Personal Finance

10 Minute Finance Fix: Replace Your Light Bulbs

The 10 Minute Finance Fix series focuses on topics you can learn in ten minutes or less to help improve your personal finances. In this 10 Minute Finance Fix, you will learn how replacing your old light bulbs with new energy efficient ones will save you money.

Most American households still have all of their light sockets filled with old-fashioned incandescent light bulbs and have yet to convert them over to CFLs. If you’re still using traditional light bulbs to light your home, you’re throwing away money every time you flip on a light switch. In the past, I’ve waxed ecstatic about CFLs and how much they can save, but today I go one further: replace all of your bulbs NOW with CFLs, whether they’re burnt out or not.

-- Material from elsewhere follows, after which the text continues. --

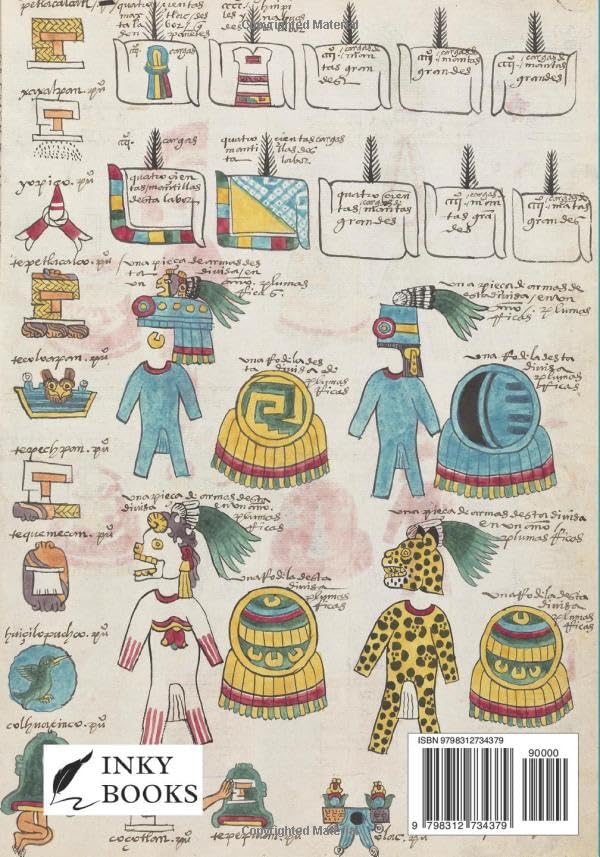 Codex Mendoza: Facsimile Edition Premium Color Ink and White Paper image 3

I’ll use my own situation as an example. I replaced every light bulb in my apartment (a total of 22 bulbs) with CFLs. Almost all of the old bulbs were 60 or 75 watt bulbs; the new bulbs all used 20 watts. We kept track of our light bulb usage over a week or so and discovered that each bulb was on for an average of three and a half hours a day; in other words, an average day sees 77 hours of total light bulb usage, thus we’re saving about 3.45 kilowatt hours a day, or 104 kilowatt hours a month. At a price of about $0.10 per kilowatt hour according to our electric bill, the light bulb replacement saves us $10.40 a month, every month.

You may have to spend $40 or so to get enough bulbs to replace all of the old incandescents in your home, and you’ll have to discard your old bulbs, but it will only take a few months to make that money back. If you don’t feel comfortable pulling bulbs out of your sockets, you can just replace them as they go out, but it only takes a month or two to make up Even better: CFLs have five times the life of old incandescents, so you won’t have to replace them for years.

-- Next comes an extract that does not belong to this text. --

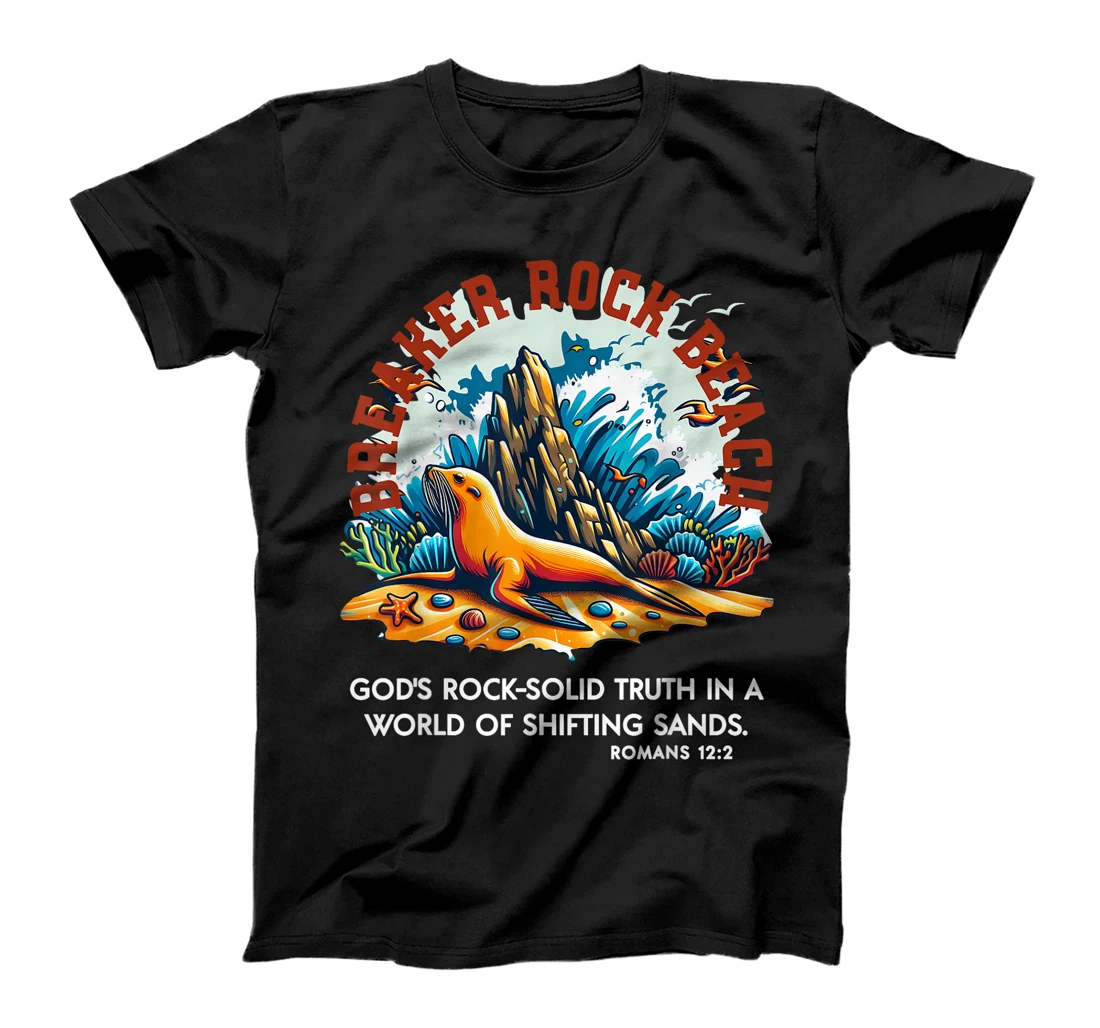 God's Rock Solid Beach VBS 2024 Breaker Rock Beach Christian T-Shirt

So, what’s the game plan? All you need to do is go to your local hardware store and buy a couple jumbo packs of CFLs. I recommend using the next higher “watt equivalency” that the packages tell you; for example, CFLs with a 60 watt “equivalence” aren’t quite as bright as real CFLs, so get the 75 watt “equivalence” bulbs – these use just fifteen watts, so you’re still saving 45 watts per hour per bulb. I personally recommend GE’s 20 watt bulbs, which are a 75 watt “equivalent” (meaning you should probably replace your 60 watt bulbs with them – they’ll be just a bit brighter than the old 60 watts) – those are the exact ones we use all over the place at our home and we love them dearly. They light well and they quietly make serious savings on our monthly energy bill.

So take five minutes, get some bulbs, and replace your old lighting today!